We thought to clear the air a little bit and get you the actual insight as to what exactly is the fuss all about.

The genesis of this stew began with Microsoft researcher Terry Zink laying dubious claims that Android phones are used as a part of Botnet to spam from Yahoo mail servers. He however justified his claims by denuding the evidence he procured from his investigations (or rather “hypothesis”). In his report, he mentioned that the received mails had “androidMobile” in the message header, and “Sent from Yahoo! Mail on Android” at the bottom of the emails. These mails reportedly had been sent to millions of devices located in Chile, Indonesia, Lebanon, Oman, Philippines, Russia, Saudi Arabia, Thailand, Ukraine and Venezuela.

The reason why we term the investigation as mere hypothesis is because, though Mr Zink’s investigations were concrete, Mr Zink’s presumptions that the mails originated from phones infected with Trojan cloned legitimate apps are pre-conclusive.

Google has denied the claims saying that, “The evidence we’ve examined does not support the Android botnet claim. Our analysis so far suggests that spammers are perhaps using infected computers and a fake mobile signature in order to bypass the anti-spam mechanisms on the email platform they are using. The investigation nevertheless is on.”

While some believe that this is not a botnet but a possible glitch in the Yahoo! Mail service for Android devices. Co-founder of Lookout security, Mr Kevin Mahaffrey reaffirmed this stand by quoting “There’s no smoking gun, but my guess is that it’s not malware. It’s more likely an issue with Yahoo app.”

He has reported some “potential vulnerabilities” in the Yahoo! App for Android and has reported them to California search’s computer team. However, there is also not subtle amount of evidence to back these claims too as Yahoo Mail for Android was updated on June 23 to v 1.4.4 and we do not know if Mr Mahaffrey took that into account before drawing his conclusions.

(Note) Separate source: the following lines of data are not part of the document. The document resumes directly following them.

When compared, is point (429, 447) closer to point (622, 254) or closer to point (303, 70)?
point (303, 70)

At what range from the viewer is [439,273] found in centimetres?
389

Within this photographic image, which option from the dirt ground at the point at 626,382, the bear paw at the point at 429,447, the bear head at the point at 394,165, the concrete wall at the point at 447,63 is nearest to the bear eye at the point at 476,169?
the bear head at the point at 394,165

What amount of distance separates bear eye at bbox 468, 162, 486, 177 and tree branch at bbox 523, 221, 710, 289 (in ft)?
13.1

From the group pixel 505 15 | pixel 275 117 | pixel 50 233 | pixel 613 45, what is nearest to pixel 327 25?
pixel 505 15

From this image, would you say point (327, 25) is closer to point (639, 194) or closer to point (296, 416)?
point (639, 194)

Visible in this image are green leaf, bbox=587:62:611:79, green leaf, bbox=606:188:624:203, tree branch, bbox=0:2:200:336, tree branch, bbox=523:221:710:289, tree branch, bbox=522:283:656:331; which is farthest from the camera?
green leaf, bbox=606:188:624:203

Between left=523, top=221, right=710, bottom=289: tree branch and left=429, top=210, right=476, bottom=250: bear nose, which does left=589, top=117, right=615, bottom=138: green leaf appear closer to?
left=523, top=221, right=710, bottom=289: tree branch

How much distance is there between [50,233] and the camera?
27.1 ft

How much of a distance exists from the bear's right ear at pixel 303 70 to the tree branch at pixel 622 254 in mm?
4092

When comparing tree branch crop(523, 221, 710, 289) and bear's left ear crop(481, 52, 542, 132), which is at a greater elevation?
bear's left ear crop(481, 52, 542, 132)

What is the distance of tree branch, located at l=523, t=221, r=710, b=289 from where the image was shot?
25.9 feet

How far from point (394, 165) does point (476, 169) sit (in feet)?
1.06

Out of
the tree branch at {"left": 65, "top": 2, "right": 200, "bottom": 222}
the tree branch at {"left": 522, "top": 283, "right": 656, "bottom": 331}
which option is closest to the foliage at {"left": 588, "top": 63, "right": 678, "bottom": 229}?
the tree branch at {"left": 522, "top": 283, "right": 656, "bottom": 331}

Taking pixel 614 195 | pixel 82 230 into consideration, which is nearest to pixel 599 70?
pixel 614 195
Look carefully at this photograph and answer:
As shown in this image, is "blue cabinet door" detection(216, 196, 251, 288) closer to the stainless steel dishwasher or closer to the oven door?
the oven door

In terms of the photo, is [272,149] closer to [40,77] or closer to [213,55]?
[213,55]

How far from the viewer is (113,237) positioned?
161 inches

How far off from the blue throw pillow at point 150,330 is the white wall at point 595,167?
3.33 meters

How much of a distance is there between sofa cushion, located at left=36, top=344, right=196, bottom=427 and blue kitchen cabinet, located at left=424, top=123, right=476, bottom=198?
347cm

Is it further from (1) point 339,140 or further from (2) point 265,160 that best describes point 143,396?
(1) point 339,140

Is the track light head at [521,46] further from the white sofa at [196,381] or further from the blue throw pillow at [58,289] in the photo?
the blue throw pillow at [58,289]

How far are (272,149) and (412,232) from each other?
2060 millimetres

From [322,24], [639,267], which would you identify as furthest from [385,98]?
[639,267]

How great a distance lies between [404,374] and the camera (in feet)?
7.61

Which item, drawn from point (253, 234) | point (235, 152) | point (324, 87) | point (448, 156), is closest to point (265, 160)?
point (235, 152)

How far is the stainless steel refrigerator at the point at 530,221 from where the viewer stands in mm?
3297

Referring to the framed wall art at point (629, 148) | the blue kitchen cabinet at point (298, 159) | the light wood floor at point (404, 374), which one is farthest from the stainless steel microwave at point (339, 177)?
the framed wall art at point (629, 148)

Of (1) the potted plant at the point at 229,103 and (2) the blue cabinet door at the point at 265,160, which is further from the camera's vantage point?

Yahoo on the other side has not replied to any of the speculations which point that there can be some hidden potential threats in the Yahoo mail app for Android.

The Droid View:

If Botnet is defined as someone posting letters on your name to millions of people worldwide without your notice, then how would you define spam? Agreed though, Botnet can be used to spam mails but then why is just one mail service being used? Isn’t Botnet a cluster of devices connected remotely to one server? Can that server be Yahoo? Perhaps.

However, the fact that Android OS is less secure against such malicious attacks cannot be denied. Perhaps Google should escalate the security norms and get rid of the “rooting-cult”.